Season’s Workload Put You In Scrooge Mood? Lighten Up
by: Sonja Carberry, Investor’s Business, December 5, 2014

The most wonderful time of the year, or the most hectic? If jingle bells inspire panic, try these get-it-done tips:
- Find time. Workers have more spare minutes than they realize, according to a survey commissioned by office supplier Fellowes.
- Respondents reported "they waste two hours a day on disruptions and inefficiencies," said Laura Stack, author of "Execution IS the Strategy."
- Clam up. Stack's firm, Productivity Pro, conducts time management workshops for harried executives. A time Grinch that she cautions about is the conversational black hole. Of survey respondents, "53% said chatty co-workers disrupt their day," she told IBD.
- Know when to walk away from the water cooler.
- Shrink it. Plan shorter meetings. "It's amazing how time expands. If you schedule an hour, it takes an hour," Stack said.
- Try 30 minutes, and see if you can squeeze it all in.
- Shift. "We get in a productivity rut," said Stack.
- Try changing your normal routine. Instead of starting the day with email and social media, spend your first hour on urgent projects.
- Rise and shine. Mornings are more productive than afternoons, according to survey results.
- "Get in there and dive right in on your hardest task," Stack said. "It feels good to get something big knocked off your plate."
- Think speed. Nearly a third of office workers say that problems with office equipment drain minutes from their days. "Anytime you're thinking, 'Gosh, this is taking too long,'" figure out why, says Stack.

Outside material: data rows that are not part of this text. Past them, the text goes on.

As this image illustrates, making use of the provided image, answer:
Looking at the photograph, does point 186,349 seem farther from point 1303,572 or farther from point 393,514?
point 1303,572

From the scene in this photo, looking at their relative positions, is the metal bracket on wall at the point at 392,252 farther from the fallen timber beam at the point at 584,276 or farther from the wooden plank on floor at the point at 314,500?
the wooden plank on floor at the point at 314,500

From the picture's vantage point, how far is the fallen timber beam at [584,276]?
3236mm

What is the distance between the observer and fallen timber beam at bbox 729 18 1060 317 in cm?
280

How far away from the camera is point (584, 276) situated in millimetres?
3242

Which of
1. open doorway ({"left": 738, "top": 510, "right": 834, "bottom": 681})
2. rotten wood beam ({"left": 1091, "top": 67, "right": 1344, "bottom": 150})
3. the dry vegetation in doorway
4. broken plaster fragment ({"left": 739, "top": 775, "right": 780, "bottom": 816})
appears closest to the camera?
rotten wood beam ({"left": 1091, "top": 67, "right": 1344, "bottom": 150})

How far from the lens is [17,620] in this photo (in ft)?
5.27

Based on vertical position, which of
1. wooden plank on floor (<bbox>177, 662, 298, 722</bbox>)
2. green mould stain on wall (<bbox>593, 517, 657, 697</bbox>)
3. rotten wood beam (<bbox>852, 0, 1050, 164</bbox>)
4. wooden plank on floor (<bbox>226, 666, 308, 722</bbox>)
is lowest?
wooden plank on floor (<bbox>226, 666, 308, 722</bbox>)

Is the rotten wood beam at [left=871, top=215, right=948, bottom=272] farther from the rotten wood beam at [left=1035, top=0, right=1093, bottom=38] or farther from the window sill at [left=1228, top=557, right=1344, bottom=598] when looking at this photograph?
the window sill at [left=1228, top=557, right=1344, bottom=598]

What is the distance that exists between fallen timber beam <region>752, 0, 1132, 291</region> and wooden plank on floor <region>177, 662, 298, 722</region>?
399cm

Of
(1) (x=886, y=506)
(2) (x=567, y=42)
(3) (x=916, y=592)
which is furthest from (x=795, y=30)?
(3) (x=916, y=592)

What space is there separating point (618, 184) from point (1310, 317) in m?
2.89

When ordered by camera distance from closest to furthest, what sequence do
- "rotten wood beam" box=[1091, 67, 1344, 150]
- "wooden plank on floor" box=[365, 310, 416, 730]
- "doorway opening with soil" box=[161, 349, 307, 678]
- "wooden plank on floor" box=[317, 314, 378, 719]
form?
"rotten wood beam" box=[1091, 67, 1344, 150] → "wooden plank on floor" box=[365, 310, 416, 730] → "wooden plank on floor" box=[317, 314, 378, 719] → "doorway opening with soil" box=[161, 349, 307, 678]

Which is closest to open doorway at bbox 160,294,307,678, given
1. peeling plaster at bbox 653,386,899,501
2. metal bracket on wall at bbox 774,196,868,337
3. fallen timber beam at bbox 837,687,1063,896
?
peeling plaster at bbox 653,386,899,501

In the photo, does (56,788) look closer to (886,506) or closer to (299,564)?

- Maybe a process needs tweaking, or an upgrade would add speed.
- Cut static. "I put my phone on airplane mode while I'm working," Stack said. It stops attention-shattering interruptions. "You have to be smart when you use these smart technologies."
- Increase discipline. Work at work. "People are tempted to do online shopping," Stack said. To keep personal and professional separate, limit perusing e-commerce sites to lunchtime and breaks.
- Avoid negativity. Grumbling about feeling frenzied this season won't help.
- "The most powerful way to deal with complaints is to turn them into requests," said Josselyne Herman-Saccio, a communication expert with training and employee development firm Landmark. Whining is wheel spinning. Making a request means taking positive steps.
"Remember, complaints produce burnout. Actions produce results," she said. - Make a list. Mentally tracking incomplete tasks saps energy. Recharge by writing them out.
"Get it on paper and out of your head," said Herman-Saccio. "Deal with each item by scheduling it, doing it or being clear that you will not be doing it."
- Take a lead. Managers can lift an office's mood just by acknowledging the hectic season.
- "In the spirit of servant leadership, ask: 'Is there anything I can do to make your life easier?'" said Palmer Hartl, author of "The Ten Commandments of Management." Encourage team members to look for ways to pull together.
- Turn them down. Learn to say no when necessary. "People's lives are better when they know how to set limits," Hartl said.
- Weigh traditions. "I wonder about the wisdom of holiday office parties," Hartl said.
- Some feel it's just another seasonal obligation. If time is tight for all, consider having a January celebration.
Let workers weigh in before making such a change.
"Let's put it to the group," he said.